Retired Supreme Court Justice Sandra Day O’Connor once publicly stated:
The courts of this country should not be the places where resolution of disputes begins. They should be the places where the disputes end after alternative methods of resolving disputes have been considered and tried.
The correctness of this statement is obvious. Lawyers have misused the justice system and have used the courts as the first place to go for a resolution of disputes, causing delays lasting many years and financially bankrupting their clients. For many Family Law attorneys, the filing a Summons and Complaint for divorce and serving it on a spouse is the only way to inform a person that their spouse is seeking a divorce. This process is almost always guaranteed to cause protracted litigation that will only benefit the divorce lawyer’s bank account.
Not only will the litigants be forced to pay tens or hundreds of thousands of dollars in litigation cost to their divorce lawyers and wait months or perhaps years to have their case heard in court, the sheer nastiness of the litigation will almost always irreparably damage the family relationships after the divorce is over.
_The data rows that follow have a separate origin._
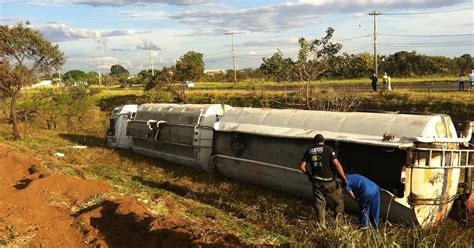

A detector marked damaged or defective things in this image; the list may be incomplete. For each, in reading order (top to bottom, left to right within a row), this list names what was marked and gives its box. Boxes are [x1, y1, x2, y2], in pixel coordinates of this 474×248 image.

damaged trailer [125, 103, 231, 171]
overturned tanker truck [107, 103, 474, 228]
damaged trailer [212, 108, 474, 227]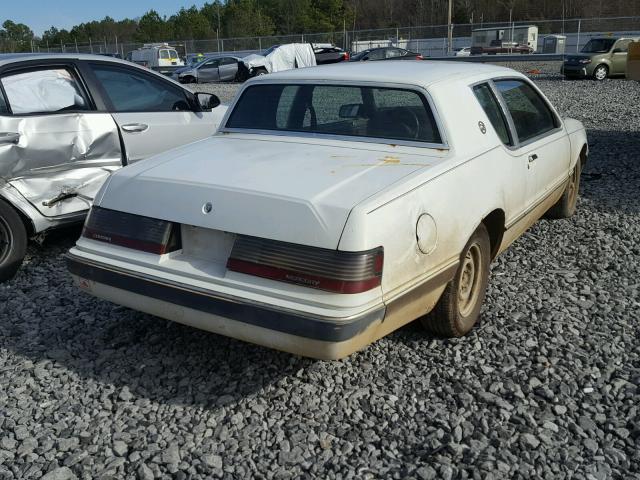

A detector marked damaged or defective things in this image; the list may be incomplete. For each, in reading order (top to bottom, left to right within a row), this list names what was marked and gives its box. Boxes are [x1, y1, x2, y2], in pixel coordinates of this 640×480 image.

damaged silver car [0, 53, 228, 282]
broken bumper [66, 251, 384, 360]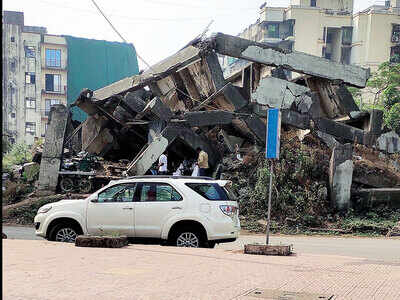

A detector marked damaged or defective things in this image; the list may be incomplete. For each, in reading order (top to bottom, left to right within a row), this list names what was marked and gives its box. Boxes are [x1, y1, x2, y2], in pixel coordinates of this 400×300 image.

broken concrete beam [92, 45, 202, 100]
broken concrete beam [208, 33, 370, 86]
broken concrete beam [38, 104, 68, 191]
broken concrete beam [140, 96, 173, 121]
broken concrete beam [184, 111, 236, 127]
broken concrete beam [244, 115, 266, 144]
broken concrete beam [252, 77, 314, 114]
broken concrete beam [332, 84, 360, 115]
broken concrete beam [316, 118, 376, 146]
broken concrete beam [376, 131, 398, 154]
broken concrete beam [328, 144, 354, 211]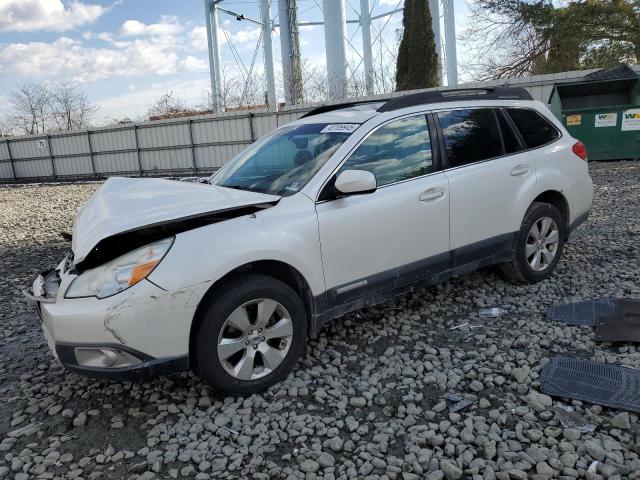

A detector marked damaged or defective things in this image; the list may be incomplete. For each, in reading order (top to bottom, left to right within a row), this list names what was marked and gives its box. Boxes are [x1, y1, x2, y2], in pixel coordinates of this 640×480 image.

crumpled hood [71, 177, 278, 266]
exposed headlight assembly [66, 238, 174, 298]
damaged front bumper [26, 253, 208, 380]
Knowing how to speak to your spouse about a divorce will be critical in laying the groundwork to establish a future positive relationship with your family and to preserve your family’s financial resources.
It is often best to take responsibilty up front, make no excuses or lay blame, and engage in a mature, rational discussion. Don’t expect that this will be the first and only time you talk with your spouse about divorce. You have been thinking about it for a long time and have perhaps taken your spouse by surprise (even if your spouse should have seen the “writing on the wall”, some of us are eternally in denial!). Baby steps are best.
An article in Psychology Today suggests that we look at this process as a series of small discussions, that we listen, show compassion, and do not engage in argument or debate. Our spouse is “hearing” this for the first time and will need time to catch up. Your spouse will go through a grieving process similar to death (after all, the trauma of divorce can be very much like the trauma of a death). Denial, anger, resignation, etc. are all normal and should be anticipated.
The problem occurs when a divorce lawyer files a lawsuit without any prior notice or discussion. In many instances, it will cause a visceral reaction not supported by the evidence in the case. This is as a direct result of an instinctual response caused in our brain when confronted with information we feel threatens our safety and security. In this situation, you can expect your spouse to fight for his or her life and will be willing to pay their attorney whatever it costs to keep them “alive”.
At some point your spouse will move through the grieving process and come to the realization that they must go on. It is at this point, much to the chagrin of the trial lawyers, that your case will resolve.
Telling your spouse you want a divorce will likely be one of the most difficult things you have ever done. This is your responsibility, not the responsibility of a trial lawyer. A nasty divorce lawsuit will only prolong your spouse’s transition through the grieving process, remove thousands of dollars from the marital estate that could otherwise go to you, your spouse and your children, and permanently damage future family relationships.